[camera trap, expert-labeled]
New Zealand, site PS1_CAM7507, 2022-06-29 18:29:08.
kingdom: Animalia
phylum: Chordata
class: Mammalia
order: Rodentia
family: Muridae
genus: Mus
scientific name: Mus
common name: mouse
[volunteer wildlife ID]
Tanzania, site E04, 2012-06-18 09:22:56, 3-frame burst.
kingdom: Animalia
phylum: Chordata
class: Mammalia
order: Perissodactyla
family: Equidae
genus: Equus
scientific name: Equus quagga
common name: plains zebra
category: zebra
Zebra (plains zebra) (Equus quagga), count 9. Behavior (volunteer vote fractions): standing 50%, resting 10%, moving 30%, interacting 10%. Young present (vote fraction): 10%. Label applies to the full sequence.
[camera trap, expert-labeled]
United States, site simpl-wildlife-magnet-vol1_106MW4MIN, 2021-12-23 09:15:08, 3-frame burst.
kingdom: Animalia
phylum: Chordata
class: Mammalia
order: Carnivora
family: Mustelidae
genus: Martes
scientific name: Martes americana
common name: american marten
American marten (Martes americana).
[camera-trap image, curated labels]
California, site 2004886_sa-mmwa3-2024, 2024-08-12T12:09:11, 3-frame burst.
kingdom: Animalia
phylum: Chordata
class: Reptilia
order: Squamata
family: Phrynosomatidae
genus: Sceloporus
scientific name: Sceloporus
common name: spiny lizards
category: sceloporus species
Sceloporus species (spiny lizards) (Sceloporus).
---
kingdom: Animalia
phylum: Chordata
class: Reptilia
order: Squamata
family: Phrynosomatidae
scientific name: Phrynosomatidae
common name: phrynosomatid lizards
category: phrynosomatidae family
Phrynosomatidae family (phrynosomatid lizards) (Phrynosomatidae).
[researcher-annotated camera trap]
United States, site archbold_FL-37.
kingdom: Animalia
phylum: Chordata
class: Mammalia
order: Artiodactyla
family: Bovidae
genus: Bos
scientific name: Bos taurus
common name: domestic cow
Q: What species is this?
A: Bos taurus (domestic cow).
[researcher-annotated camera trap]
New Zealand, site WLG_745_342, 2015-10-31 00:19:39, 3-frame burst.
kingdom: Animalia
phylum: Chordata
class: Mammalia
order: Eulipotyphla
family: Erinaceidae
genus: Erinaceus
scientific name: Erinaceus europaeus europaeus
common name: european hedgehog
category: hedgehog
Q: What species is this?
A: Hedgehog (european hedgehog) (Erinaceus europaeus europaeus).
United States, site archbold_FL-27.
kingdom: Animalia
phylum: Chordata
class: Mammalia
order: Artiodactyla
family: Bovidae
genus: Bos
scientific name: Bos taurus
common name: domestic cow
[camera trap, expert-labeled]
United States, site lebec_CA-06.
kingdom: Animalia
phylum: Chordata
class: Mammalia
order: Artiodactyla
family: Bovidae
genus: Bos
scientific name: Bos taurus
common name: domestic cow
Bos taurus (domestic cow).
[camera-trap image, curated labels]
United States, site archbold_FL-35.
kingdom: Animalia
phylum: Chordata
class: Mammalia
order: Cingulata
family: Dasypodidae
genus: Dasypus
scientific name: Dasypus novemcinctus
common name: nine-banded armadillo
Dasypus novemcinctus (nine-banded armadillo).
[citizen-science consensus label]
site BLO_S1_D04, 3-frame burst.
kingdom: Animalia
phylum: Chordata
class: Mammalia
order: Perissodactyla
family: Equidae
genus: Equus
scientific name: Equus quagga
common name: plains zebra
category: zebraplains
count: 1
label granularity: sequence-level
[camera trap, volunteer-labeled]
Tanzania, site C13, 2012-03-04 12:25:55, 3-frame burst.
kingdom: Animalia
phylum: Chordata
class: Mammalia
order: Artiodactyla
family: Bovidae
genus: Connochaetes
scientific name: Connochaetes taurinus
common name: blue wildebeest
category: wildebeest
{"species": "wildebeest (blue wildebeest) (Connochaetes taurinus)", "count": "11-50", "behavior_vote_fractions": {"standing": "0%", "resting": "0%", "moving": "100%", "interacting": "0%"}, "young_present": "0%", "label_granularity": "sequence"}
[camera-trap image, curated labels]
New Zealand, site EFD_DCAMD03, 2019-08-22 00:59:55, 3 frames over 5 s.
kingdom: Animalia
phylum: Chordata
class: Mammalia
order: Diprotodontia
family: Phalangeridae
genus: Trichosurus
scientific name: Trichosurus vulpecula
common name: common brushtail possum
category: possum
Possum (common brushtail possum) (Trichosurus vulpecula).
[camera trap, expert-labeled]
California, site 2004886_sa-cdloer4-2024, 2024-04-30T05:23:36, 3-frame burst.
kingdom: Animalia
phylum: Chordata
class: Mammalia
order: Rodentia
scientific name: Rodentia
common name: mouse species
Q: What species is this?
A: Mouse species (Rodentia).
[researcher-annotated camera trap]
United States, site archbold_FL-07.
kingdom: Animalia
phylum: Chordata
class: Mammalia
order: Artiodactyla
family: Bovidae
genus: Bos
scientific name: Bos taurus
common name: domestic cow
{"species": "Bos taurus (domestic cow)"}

----

◆ Work to be completed:
Starting at the line that contains "Tanzania, site C13, 2012-03-04", write out every line through the end of the entries, exactly and with nothing added.

◆ Answer to this exercise:
Tanzania, site C13, 2012-03-04 12:25:55, 3-frame burst.
kingdom: Animalia
phylum: Chordata
class: Mammalia
order: Artiodactyla
family: Bovidae
genus: Connochaetes
scientific name: Connochaetes taurinus
common name: blue wildebeest
category: wildebeest
{"species": "wildebeest (blue wildebeest) (Connochaetes taurinus)", "count": "11-50", "behavior_vote_fractions": {"standing": "0%", "resting": "0%", "moving": "100%", "interacting": "0%"}, "young_present": "0%", "label_granularity": "sequence"}
[camera-trap image, curated labels]
New Zealand, site EFD_DCAMD03, 2019-08-22 00:59:55, 3 frames over 5 s.
kingdom: Animalia
phylum: Chordata
class: Mammalia
order: Diprotodontia
family: Phalangeridae
genus: Trichosurus
scientific name: Trichosurus vulpecula
common name: common brushtail possum
category: possum
Possum (common brushtail possum) (Trichosurus vulpecula).
[camera trap, expert-labeled]
California, site 2004886_sa-cdloer4-2024, 2024-04-30T05:23:36, 3-frame burst.
kingdom: Animalia
phylum: Chordata
class: Mammalia
order: Rodentia
scientific name: Rodentia
common name: mouse species
Q: What species is this?
A: Mouse species (Rodentia).
[researcher-annotated camera trap]
United States, site archbold_FL-07.
kingdom: Animalia
phylum: Chordata
class: Mammalia
order: Artiodactyla
family: Bovidae
genus: Bos
scientific name: Bos taurus
common name: domestic cow
{"species": "Bos taurus (domestic cow)"}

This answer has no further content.